I don't trust AZ at all. I think people are getting ahead of themselves on this one.
America’s sheriff got blown the out by 13 points in 2016. Even outside of Maricopa County, Arizona Dems ran ahead of the rot of Hillary Clinton—look at O’Halleran winning a Trump seat by 8 points.
Tbf O'Halleran's seat is ancestrally a blue dog Democrat seat. But given that most pollsters do not poll in Spanish, it would not surprise me if Sinema outperformed.
"Blue dog" is a really bad descriptor for that seat. It contains a lot of unusual demographic groups (Native Americans, including multiple rival tribal groups, small resort-town liberals in Sedona and Flagstaff, super-religious Mormons in Snowflake/Taylor/Holbrook etc. (not actual FLDS, who are outside the district, but more conservative than your average Utah Mormon)), which don't necessarily follow national trendlines, but that doesn't make it "blue dog".
Babeu I am certain underperformed because he is gay, especially in ultra-Mormon country.
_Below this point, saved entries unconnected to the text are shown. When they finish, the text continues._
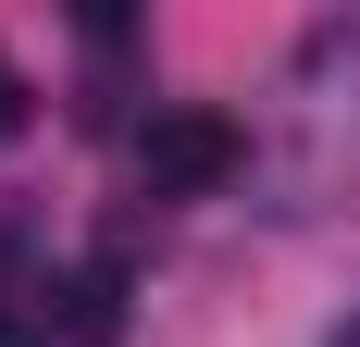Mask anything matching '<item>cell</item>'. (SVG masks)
Returning a JSON list of instances; mask_svg holds the SVG:
<instances>
[{
  "mask_svg": "<svg viewBox=\"0 0 360 347\" xmlns=\"http://www.w3.org/2000/svg\"><path fill=\"white\" fill-rule=\"evenodd\" d=\"M348 174H360V25H323L298 50V74H286V137L261 149V199L298 223Z\"/></svg>",
  "mask_w": 360,
  "mask_h": 347,
  "instance_id": "1",
  "label": "cell"
},
{
  "mask_svg": "<svg viewBox=\"0 0 360 347\" xmlns=\"http://www.w3.org/2000/svg\"><path fill=\"white\" fill-rule=\"evenodd\" d=\"M13 261H25V223H13V211H0V285H13Z\"/></svg>",
  "mask_w": 360,
  "mask_h": 347,
  "instance_id": "6",
  "label": "cell"
},
{
  "mask_svg": "<svg viewBox=\"0 0 360 347\" xmlns=\"http://www.w3.org/2000/svg\"><path fill=\"white\" fill-rule=\"evenodd\" d=\"M0 347H50V322H25V310H0Z\"/></svg>",
  "mask_w": 360,
  "mask_h": 347,
  "instance_id": "5",
  "label": "cell"
},
{
  "mask_svg": "<svg viewBox=\"0 0 360 347\" xmlns=\"http://www.w3.org/2000/svg\"><path fill=\"white\" fill-rule=\"evenodd\" d=\"M124 335V261H75L63 273V347H112Z\"/></svg>",
  "mask_w": 360,
  "mask_h": 347,
  "instance_id": "3",
  "label": "cell"
},
{
  "mask_svg": "<svg viewBox=\"0 0 360 347\" xmlns=\"http://www.w3.org/2000/svg\"><path fill=\"white\" fill-rule=\"evenodd\" d=\"M25 112H37V100H25V74H13V63H0V149H13V137H25Z\"/></svg>",
  "mask_w": 360,
  "mask_h": 347,
  "instance_id": "4",
  "label": "cell"
},
{
  "mask_svg": "<svg viewBox=\"0 0 360 347\" xmlns=\"http://www.w3.org/2000/svg\"><path fill=\"white\" fill-rule=\"evenodd\" d=\"M323 347H360V310H348V322H335V335H323Z\"/></svg>",
  "mask_w": 360,
  "mask_h": 347,
  "instance_id": "7",
  "label": "cell"
},
{
  "mask_svg": "<svg viewBox=\"0 0 360 347\" xmlns=\"http://www.w3.org/2000/svg\"><path fill=\"white\" fill-rule=\"evenodd\" d=\"M137 174H149V199H212V186H236V174H249V137H236V112L174 100V112H149Z\"/></svg>",
  "mask_w": 360,
  "mask_h": 347,
  "instance_id": "2",
  "label": "cell"
}]
</instances>
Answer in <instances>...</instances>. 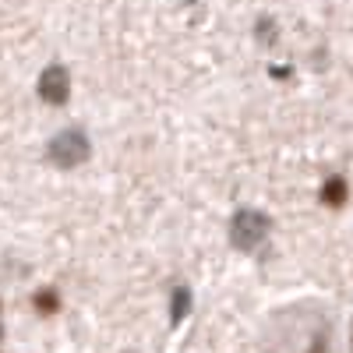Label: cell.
<instances>
[{"label": "cell", "instance_id": "4", "mask_svg": "<svg viewBox=\"0 0 353 353\" xmlns=\"http://www.w3.org/2000/svg\"><path fill=\"white\" fill-rule=\"evenodd\" d=\"M321 201L325 205H343L346 201V181L343 176H329L325 188H321Z\"/></svg>", "mask_w": 353, "mask_h": 353}, {"label": "cell", "instance_id": "6", "mask_svg": "<svg viewBox=\"0 0 353 353\" xmlns=\"http://www.w3.org/2000/svg\"><path fill=\"white\" fill-rule=\"evenodd\" d=\"M36 307L46 311V314H53L57 307H61V304H57V293H53V290H39V293H36Z\"/></svg>", "mask_w": 353, "mask_h": 353}, {"label": "cell", "instance_id": "3", "mask_svg": "<svg viewBox=\"0 0 353 353\" xmlns=\"http://www.w3.org/2000/svg\"><path fill=\"white\" fill-rule=\"evenodd\" d=\"M68 92H71V81H68V71L64 68H46L39 74V99L50 103V106H64L68 103Z\"/></svg>", "mask_w": 353, "mask_h": 353}, {"label": "cell", "instance_id": "2", "mask_svg": "<svg viewBox=\"0 0 353 353\" xmlns=\"http://www.w3.org/2000/svg\"><path fill=\"white\" fill-rule=\"evenodd\" d=\"M88 152H92V149H88V138L81 131H74V128L61 131L50 141V159L57 166H81L88 159Z\"/></svg>", "mask_w": 353, "mask_h": 353}, {"label": "cell", "instance_id": "1", "mask_svg": "<svg viewBox=\"0 0 353 353\" xmlns=\"http://www.w3.org/2000/svg\"><path fill=\"white\" fill-rule=\"evenodd\" d=\"M265 233H269V216H261L254 209H241L230 223V241L241 251H254L265 241Z\"/></svg>", "mask_w": 353, "mask_h": 353}, {"label": "cell", "instance_id": "5", "mask_svg": "<svg viewBox=\"0 0 353 353\" xmlns=\"http://www.w3.org/2000/svg\"><path fill=\"white\" fill-rule=\"evenodd\" d=\"M188 301H191V293H188V290H176V293H173V325L188 314V307H191Z\"/></svg>", "mask_w": 353, "mask_h": 353}]
</instances>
Navajo County, which is the center of the Mormon population in the district, voted for O'Halleran despite voting for Trump by 11% and had by far the biggest difference between Presidential and Congressional votes.
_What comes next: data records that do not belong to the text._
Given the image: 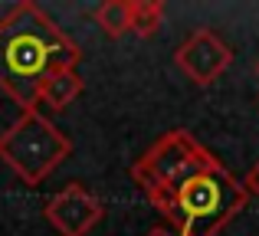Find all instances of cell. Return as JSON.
I'll use <instances>...</instances> for the list:
<instances>
[{"label":"cell","mask_w":259,"mask_h":236,"mask_svg":"<svg viewBox=\"0 0 259 236\" xmlns=\"http://www.w3.org/2000/svg\"><path fill=\"white\" fill-rule=\"evenodd\" d=\"M82 50L33 0H20L0 17V89L20 112L39 105V85L50 72L76 66Z\"/></svg>","instance_id":"obj_1"},{"label":"cell","mask_w":259,"mask_h":236,"mask_svg":"<svg viewBox=\"0 0 259 236\" xmlns=\"http://www.w3.org/2000/svg\"><path fill=\"white\" fill-rule=\"evenodd\" d=\"M249 204L243 180H236L217 161L213 167L187 177L181 187L158 207L171 230L181 236H217L230 220H236Z\"/></svg>","instance_id":"obj_2"},{"label":"cell","mask_w":259,"mask_h":236,"mask_svg":"<svg viewBox=\"0 0 259 236\" xmlns=\"http://www.w3.org/2000/svg\"><path fill=\"white\" fill-rule=\"evenodd\" d=\"M213 164H217V158H213L210 148H203L190 131L174 128V131L161 134V138L132 164L128 174H132V180L141 187V194H145L154 204V210H158L187 177H194V174L207 171V167H213Z\"/></svg>","instance_id":"obj_3"},{"label":"cell","mask_w":259,"mask_h":236,"mask_svg":"<svg viewBox=\"0 0 259 236\" xmlns=\"http://www.w3.org/2000/svg\"><path fill=\"white\" fill-rule=\"evenodd\" d=\"M69 154L72 141L36 109L20 112L17 121L0 131V161L26 187H39Z\"/></svg>","instance_id":"obj_4"},{"label":"cell","mask_w":259,"mask_h":236,"mask_svg":"<svg viewBox=\"0 0 259 236\" xmlns=\"http://www.w3.org/2000/svg\"><path fill=\"white\" fill-rule=\"evenodd\" d=\"M174 66L194 85H213L233 66V50L213 30H194L174 53Z\"/></svg>","instance_id":"obj_5"},{"label":"cell","mask_w":259,"mask_h":236,"mask_svg":"<svg viewBox=\"0 0 259 236\" xmlns=\"http://www.w3.org/2000/svg\"><path fill=\"white\" fill-rule=\"evenodd\" d=\"M43 217L59 236H85L105 217V207L92 191H85L79 180H72L63 191H56V197L46 200Z\"/></svg>","instance_id":"obj_6"},{"label":"cell","mask_w":259,"mask_h":236,"mask_svg":"<svg viewBox=\"0 0 259 236\" xmlns=\"http://www.w3.org/2000/svg\"><path fill=\"white\" fill-rule=\"evenodd\" d=\"M82 89H85V82L76 72V66H66V69H56L43 79V85H39V102L50 105L53 112H63L82 96Z\"/></svg>","instance_id":"obj_7"},{"label":"cell","mask_w":259,"mask_h":236,"mask_svg":"<svg viewBox=\"0 0 259 236\" xmlns=\"http://www.w3.org/2000/svg\"><path fill=\"white\" fill-rule=\"evenodd\" d=\"M92 20L108 39L132 33V0H105L92 10Z\"/></svg>","instance_id":"obj_8"},{"label":"cell","mask_w":259,"mask_h":236,"mask_svg":"<svg viewBox=\"0 0 259 236\" xmlns=\"http://www.w3.org/2000/svg\"><path fill=\"white\" fill-rule=\"evenodd\" d=\"M164 23V4L161 0H132V33L141 39L154 36Z\"/></svg>","instance_id":"obj_9"},{"label":"cell","mask_w":259,"mask_h":236,"mask_svg":"<svg viewBox=\"0 0 259 236\" xmlns=\"http://www.w3.org/2000/svg\"><path fill=\"white\" fill-rule=\"evenodd\" d=\"M243 187H246L249 197H256V200H259V161L246 171V177H243Z\"/></svg>","instance_id":"obj_10"},{"label":"cell","mask_w":259,"mask_h":236,"mask_svg":"<svg viewBox=\"0 0 259 236\" xmlns=\"http://www.w3.org/2000/svg\"><path fill=\"white\" fill-rule=\"evenodd\" d=\"M145 236H181V233L171 230V226H154V230H148Z\"/></svg>","instance_id":"obj_11"},{"label":"cell","mask_w":259,"mask_h":236,"mask_svg":"<svg viewBox=\"0 0 259 236\" xmlns=\"http://www.w3.org/2000/svg\"><path fill=\"white\" fill-rule=\"evenodd\" d=\"M256 76H259V63H256Z\"/></svg>","instance_id":"obj_12"}]
</instances>
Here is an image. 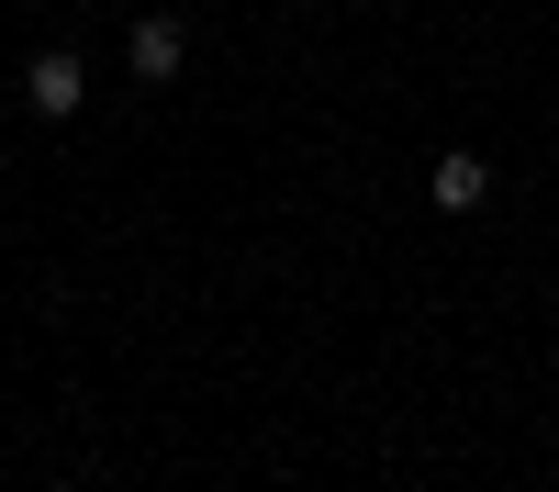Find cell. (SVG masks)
Segmentation results:
<instances>
[{
  "instance_id": "obj_3",
  "label": "cell",
  "mask_w": 559,
  "mask_h": 492,
  "mask_svg": "<svg viewBox=\"0 0 559 492\" xmlns=\"http://www.w3.org/2000/svg\"><path fill=\"white\" fill-rule=\"evenodd\" d=\"M426 202H437V213H459V224H471V213L492 202V168H481L471 146H448V157L426 168Z\"/></svg>"
},
{
  "instance_id": "obj_2",
  "label": "cell",
  "mask_w": 559,
  "mask_h": 492,
  "mask_svg": "<svg viewBox=\"0 0 559 492\" xmlns=\"http://www.w3.org/2000/svg\"><path fill=\"white\" fill-rule=\"evenodd\" d=\"M123 68L146 79V89H168L179 68H191V23H179V12H134V34H123Z\"/></svg>"
},
{
  "instance_id": "obj_4",
  "label": "cell",
  "mask_w": 559,
  "mask_h": 492,
  "mask_svg": "<svg viewBox=\"0 0 559 492\" xmlns=\"http://www.w3.org/2000/svg\"><path fill=\"white\" fill-rule=\"evenodd\" d=\"M45 492H90V481H45Z\"/></svg>"
},
{
  "instance_id": "obj_1",
  "label": "cell",
  "mask_w": 559,
  "mask_h": 492,
  "mask_svg": "<svg viewBox=\"0 0 559 492\" xmlns=\"http://www.w3.org/2000/svg\"><path fill=\"white\" fill-rule=\"evenodd\" d=\"M23 112L34 123H79L90 112V57H79V45H34V57H23Z\"/></svg>"
}]
</instances>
Babeu was going to loose but he ended up loosing by a large margin because of all his scandals, not because he is gay. Though, one of his scandals includes threatening to deport his immigrant lover if he outed him as gay.
O'Halleran is a good independent minded(former GOP state rep) which helped his case.
I also believe mormons in the white mountain region are more likely to vote for democrats than mormons in Provo or Mesa. The White mountain region itself does have many rural whites that are more wiling to vote for Democrats than rural whites in other regions - think of it as Montana in a way, still leans conservative but willing to vote D down ballot.
to go further on the last point, while Clinton lost Navajo county by 10 points, Kirkpatrick only lost by 2.8 and it was one of her best performing counties(she did so much better in this region than Clinton despite underperforming Clinton in Maricopa), and O'Halleran won Navajo.
Meanwhile in western Arizona counties like Yavapai and Mojave, rural whites aren't willing to vote Dem down ballot.